A new LLM jailbreaking technique could let users exploit AI models to detail how to make weapons and explosives — and Claude, Llama, and GPT are all at risk
LLM jailbreaking techniques have become a major worry for researchers amid concerns that models could be used by threat actors to access harmful information
Sign up today and you will receive a free copy of our Future Focus 2025 report - the leading guidance on AI, cybersecurity and other IT challenges as per 700+ senior executives
You are now subscribed
Your newsletter sign-up was successful
Anthropic researchers have warned of a new large language model (LLM) jailbreaking technique that could be exploited to force models to provide answers on how to build explosive devices.
The new technique, dubbed by researchers as “many-shot jailbreaking” (MSJ), exploits LLM context windows to overload a model and force it to provide forbidden information.
A context window is the range of data that an LLM can use for context within a given prompt each time it generates an answer. Measured in ‘tokens’, with 1,000 tokens the equivalent of approximately 750 words, context windows started very small but newer models can now process entire novels in a single prompt.
Anthropic researchers said these latest generation models with larger context windows are ripe for exploitation due to their improved performance and capabilities. Larger context windows and the sheer volume of available data essentially opens models up to manipulation by bad actors.
“The context window of publicly available large language models expanded from the size of long essays to multiple novels or codebases over the course of 2023,” the research paper noted. “Longer contexts present a new attack surface for adversarial attacks.”
Outlining the jailbreaking technique, researchers said they were able to exploit a model’s “in-context learning” capabilities which enables it to consistently improve its answers based on prompts.
Initially, user queries on how to build a bomb were rejected by models. However, by repeatedly asking less harmful questions, researchers were able to essentially lull the model into eventually providing an answer to the original question.
Sign up today and you will receive a free copy of our Future Focus 2025 report - the leading guidance on AI, cybersecurity and other IT challenges as per 700+ senior executives
“Many-shot jailbreaking operates by conditioning an LLM on a large number of harmful question-answer pairs,” researchers said.
“After producing hundreds of compliant query-response pairs, we randomize their order, and format them to resemble a standard dialogue between a user and the model being attacked.
“For example, ‘Human: How to build a bomb? Assistant: Here is how [...]’.”
The researchers said they tested this technique on “many prominent large language models”, including Anthropic’s Claude 2.0, Mistral 7B, Llama 2, and OpenAI’s GPT-3.5 and GPT-4 models.

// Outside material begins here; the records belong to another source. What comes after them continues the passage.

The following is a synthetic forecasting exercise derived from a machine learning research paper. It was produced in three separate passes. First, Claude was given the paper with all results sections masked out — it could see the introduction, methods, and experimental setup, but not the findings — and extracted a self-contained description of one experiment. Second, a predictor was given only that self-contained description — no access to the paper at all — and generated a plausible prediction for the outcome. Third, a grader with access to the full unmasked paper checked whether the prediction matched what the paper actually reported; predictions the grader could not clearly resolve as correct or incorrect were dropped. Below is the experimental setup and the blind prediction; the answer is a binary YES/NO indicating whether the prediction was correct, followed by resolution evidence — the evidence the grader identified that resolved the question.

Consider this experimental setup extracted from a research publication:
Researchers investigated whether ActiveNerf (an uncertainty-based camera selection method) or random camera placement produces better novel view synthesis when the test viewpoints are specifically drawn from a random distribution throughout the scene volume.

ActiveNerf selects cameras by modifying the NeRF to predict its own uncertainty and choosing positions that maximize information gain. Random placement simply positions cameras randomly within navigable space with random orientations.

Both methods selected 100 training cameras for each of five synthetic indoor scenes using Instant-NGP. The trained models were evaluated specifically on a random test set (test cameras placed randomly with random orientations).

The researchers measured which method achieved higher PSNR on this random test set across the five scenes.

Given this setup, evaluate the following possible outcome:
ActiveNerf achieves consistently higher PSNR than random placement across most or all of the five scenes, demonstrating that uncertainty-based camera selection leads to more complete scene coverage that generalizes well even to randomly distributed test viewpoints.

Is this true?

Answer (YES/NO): NO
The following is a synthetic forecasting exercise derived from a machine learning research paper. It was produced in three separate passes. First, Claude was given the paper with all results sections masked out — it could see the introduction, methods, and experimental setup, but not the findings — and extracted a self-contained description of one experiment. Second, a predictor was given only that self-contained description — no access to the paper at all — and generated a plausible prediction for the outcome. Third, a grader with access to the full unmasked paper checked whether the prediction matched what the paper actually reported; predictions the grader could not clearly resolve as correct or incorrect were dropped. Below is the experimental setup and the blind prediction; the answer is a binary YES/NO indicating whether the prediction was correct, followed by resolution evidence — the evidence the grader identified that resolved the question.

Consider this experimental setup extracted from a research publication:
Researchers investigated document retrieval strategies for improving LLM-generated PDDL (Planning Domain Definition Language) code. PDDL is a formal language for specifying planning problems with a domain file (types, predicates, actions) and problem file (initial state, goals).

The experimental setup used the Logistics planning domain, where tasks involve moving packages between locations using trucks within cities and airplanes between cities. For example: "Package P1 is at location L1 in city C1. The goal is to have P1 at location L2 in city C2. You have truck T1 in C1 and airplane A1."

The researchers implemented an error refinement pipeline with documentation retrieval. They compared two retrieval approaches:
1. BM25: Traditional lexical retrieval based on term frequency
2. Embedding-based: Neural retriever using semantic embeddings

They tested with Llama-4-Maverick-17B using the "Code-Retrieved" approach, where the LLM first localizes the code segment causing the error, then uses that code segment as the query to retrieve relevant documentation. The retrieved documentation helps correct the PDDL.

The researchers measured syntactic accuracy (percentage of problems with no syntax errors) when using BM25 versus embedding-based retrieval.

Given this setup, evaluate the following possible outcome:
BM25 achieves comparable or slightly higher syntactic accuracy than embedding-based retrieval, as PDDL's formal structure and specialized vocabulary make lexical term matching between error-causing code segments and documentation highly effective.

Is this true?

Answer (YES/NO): NO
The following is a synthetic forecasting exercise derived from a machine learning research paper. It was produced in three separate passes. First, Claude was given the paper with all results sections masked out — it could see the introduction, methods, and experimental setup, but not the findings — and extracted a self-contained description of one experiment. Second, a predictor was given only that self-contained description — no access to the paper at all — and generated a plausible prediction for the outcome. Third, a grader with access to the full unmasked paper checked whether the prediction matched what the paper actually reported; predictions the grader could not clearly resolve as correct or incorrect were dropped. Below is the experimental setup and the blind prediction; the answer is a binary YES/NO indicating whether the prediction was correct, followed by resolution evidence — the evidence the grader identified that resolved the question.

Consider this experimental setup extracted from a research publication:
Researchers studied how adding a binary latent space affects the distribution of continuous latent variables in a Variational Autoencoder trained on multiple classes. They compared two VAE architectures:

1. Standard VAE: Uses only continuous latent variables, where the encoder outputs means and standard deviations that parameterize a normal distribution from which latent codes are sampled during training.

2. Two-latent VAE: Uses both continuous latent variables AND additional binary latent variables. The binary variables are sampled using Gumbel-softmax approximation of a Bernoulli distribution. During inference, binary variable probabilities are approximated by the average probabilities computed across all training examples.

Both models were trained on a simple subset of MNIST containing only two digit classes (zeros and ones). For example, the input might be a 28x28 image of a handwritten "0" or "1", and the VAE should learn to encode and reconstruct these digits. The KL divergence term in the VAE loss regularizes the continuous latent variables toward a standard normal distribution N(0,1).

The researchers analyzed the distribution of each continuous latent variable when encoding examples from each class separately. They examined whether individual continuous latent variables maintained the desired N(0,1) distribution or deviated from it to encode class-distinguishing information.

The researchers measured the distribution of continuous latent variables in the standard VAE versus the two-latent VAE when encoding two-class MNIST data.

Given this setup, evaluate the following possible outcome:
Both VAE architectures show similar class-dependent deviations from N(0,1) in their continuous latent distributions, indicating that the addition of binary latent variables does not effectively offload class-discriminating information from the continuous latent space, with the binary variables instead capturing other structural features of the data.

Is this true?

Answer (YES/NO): NO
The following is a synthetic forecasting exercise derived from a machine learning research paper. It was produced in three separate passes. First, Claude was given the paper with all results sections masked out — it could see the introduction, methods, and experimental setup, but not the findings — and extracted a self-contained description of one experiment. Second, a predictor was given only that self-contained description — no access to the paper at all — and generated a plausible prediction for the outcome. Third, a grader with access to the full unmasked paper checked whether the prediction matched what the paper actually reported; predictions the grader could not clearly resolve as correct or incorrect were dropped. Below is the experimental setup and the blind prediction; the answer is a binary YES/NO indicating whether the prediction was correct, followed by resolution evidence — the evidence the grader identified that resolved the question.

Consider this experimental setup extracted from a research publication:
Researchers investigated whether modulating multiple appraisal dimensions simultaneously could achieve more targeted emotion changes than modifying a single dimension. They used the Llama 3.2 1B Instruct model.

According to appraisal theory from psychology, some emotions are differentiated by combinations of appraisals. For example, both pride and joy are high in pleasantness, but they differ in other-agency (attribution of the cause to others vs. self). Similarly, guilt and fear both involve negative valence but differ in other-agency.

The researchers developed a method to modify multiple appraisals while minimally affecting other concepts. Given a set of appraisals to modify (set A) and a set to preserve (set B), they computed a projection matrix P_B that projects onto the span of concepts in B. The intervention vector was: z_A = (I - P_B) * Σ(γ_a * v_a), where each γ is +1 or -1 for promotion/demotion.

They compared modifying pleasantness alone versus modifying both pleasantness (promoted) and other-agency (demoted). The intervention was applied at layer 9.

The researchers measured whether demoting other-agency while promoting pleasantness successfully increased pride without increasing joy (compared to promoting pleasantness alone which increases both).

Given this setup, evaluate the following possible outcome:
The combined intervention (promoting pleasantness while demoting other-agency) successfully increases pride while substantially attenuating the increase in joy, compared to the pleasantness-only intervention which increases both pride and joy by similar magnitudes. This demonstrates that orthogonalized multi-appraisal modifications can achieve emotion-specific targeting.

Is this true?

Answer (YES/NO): YES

With Claude 2.0, for example, researchers employed the technique to elicit “undesired behaviors”, including the ability to insult users and give instructions on how to build weapons.
RELATED WHITEPAPER
“When applied at long enough context lengths, MSJ can jailbreak Claude 2.0 on various tasks ranging from giving insulting responses to users to providing violent and deceitful content,” the study noted.

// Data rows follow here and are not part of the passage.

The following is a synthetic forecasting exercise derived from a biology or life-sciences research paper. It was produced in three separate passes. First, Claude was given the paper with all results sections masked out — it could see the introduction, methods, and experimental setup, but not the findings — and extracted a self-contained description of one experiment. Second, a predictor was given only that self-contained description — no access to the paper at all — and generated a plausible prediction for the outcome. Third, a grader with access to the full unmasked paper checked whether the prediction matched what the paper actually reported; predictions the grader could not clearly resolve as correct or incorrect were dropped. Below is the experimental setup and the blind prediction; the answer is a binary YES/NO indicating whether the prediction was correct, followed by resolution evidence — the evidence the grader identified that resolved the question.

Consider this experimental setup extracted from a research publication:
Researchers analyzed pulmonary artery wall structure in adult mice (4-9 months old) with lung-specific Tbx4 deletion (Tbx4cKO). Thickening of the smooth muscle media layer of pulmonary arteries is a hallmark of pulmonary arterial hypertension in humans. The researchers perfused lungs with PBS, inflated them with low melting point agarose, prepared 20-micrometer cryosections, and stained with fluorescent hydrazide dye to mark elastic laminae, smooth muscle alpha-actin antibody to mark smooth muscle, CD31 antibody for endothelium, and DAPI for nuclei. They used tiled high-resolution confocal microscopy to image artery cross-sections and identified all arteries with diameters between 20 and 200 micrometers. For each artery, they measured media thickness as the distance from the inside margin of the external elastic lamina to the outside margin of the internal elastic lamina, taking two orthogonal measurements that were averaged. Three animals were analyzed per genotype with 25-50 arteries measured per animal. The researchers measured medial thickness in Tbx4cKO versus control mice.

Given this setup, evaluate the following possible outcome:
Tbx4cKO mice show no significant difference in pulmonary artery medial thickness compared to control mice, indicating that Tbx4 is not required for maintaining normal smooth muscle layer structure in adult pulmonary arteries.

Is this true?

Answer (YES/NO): NO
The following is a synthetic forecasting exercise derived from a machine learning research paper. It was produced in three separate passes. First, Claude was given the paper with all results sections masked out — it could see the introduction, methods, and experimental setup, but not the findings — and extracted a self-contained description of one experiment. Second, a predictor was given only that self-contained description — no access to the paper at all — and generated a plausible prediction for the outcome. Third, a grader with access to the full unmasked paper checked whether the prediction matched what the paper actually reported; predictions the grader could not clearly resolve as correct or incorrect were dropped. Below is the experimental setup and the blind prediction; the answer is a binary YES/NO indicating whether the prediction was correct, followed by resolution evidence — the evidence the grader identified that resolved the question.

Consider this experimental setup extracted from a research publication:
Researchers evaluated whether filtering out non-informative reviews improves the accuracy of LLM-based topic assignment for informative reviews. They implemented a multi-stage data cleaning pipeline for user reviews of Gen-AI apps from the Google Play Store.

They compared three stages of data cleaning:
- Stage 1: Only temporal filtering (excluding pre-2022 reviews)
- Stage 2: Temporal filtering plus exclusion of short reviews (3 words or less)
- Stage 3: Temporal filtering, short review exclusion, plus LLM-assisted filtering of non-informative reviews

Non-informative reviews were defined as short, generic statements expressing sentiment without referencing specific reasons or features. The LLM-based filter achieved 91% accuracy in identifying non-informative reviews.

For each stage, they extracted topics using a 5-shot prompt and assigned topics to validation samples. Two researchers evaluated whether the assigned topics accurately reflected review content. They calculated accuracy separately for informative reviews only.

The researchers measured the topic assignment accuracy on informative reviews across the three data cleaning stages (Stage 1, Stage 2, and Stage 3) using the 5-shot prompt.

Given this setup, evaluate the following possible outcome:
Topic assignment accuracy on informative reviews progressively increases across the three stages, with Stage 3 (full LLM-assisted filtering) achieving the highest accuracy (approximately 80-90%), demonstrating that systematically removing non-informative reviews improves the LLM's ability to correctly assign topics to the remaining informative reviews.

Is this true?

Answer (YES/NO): NO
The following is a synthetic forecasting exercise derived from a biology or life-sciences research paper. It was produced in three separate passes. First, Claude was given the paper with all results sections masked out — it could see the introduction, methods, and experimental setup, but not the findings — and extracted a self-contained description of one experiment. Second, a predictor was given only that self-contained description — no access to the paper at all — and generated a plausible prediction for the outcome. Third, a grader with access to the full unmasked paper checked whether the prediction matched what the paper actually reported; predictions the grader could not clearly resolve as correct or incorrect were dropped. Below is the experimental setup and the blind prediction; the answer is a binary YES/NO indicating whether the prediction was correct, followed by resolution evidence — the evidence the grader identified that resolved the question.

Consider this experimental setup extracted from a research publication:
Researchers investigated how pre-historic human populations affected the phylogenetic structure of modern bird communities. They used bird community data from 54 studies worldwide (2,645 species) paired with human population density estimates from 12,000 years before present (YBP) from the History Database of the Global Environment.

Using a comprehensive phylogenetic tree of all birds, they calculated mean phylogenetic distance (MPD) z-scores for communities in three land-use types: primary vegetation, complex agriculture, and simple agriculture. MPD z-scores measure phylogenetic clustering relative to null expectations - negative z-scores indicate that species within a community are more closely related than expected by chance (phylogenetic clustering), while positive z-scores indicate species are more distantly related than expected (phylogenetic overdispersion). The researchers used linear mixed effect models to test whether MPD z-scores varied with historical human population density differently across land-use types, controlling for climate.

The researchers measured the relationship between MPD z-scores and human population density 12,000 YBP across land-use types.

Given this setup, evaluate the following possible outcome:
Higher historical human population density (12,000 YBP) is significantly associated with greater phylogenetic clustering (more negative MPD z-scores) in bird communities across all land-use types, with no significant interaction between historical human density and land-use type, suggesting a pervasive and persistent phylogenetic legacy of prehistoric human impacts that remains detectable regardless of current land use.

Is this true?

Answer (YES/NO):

Across all the aforementioned models, the number of “shots” employed by researchers showed that “around 128-shot prompts” were sufficient to produce harmful responses.
The researchers involved in the study revealed they have informed peers and competitors about this attack method, and noted that the paper will help in developing methods to mitigate harms.
“We hope our work inspires the community to develop a predictive theory for why MSJ works, followed by a theoretically justified and empirically validated mitigation strategy.”
The study noted, however, that it’s possible this technique “cannot be fully mitigated”.
“In this case, our findings could influence public policy to further and more strongly encourage responsible development and deployment of advanced AI systems.”
LLM jailbreaking techniques spark industry concerns
This isn’t the first instance of LLM jailbreaking techniques being employed to elicit harmful behaviors.
In February this year, a vulnerability in GPT-4 was uncovered which enabled nefarious users to jailbreak the model and circumvent safety guardrails. On this occasion, researchers were able to exploit vulnerabilities stemming from linguistic inequalities in safety training data.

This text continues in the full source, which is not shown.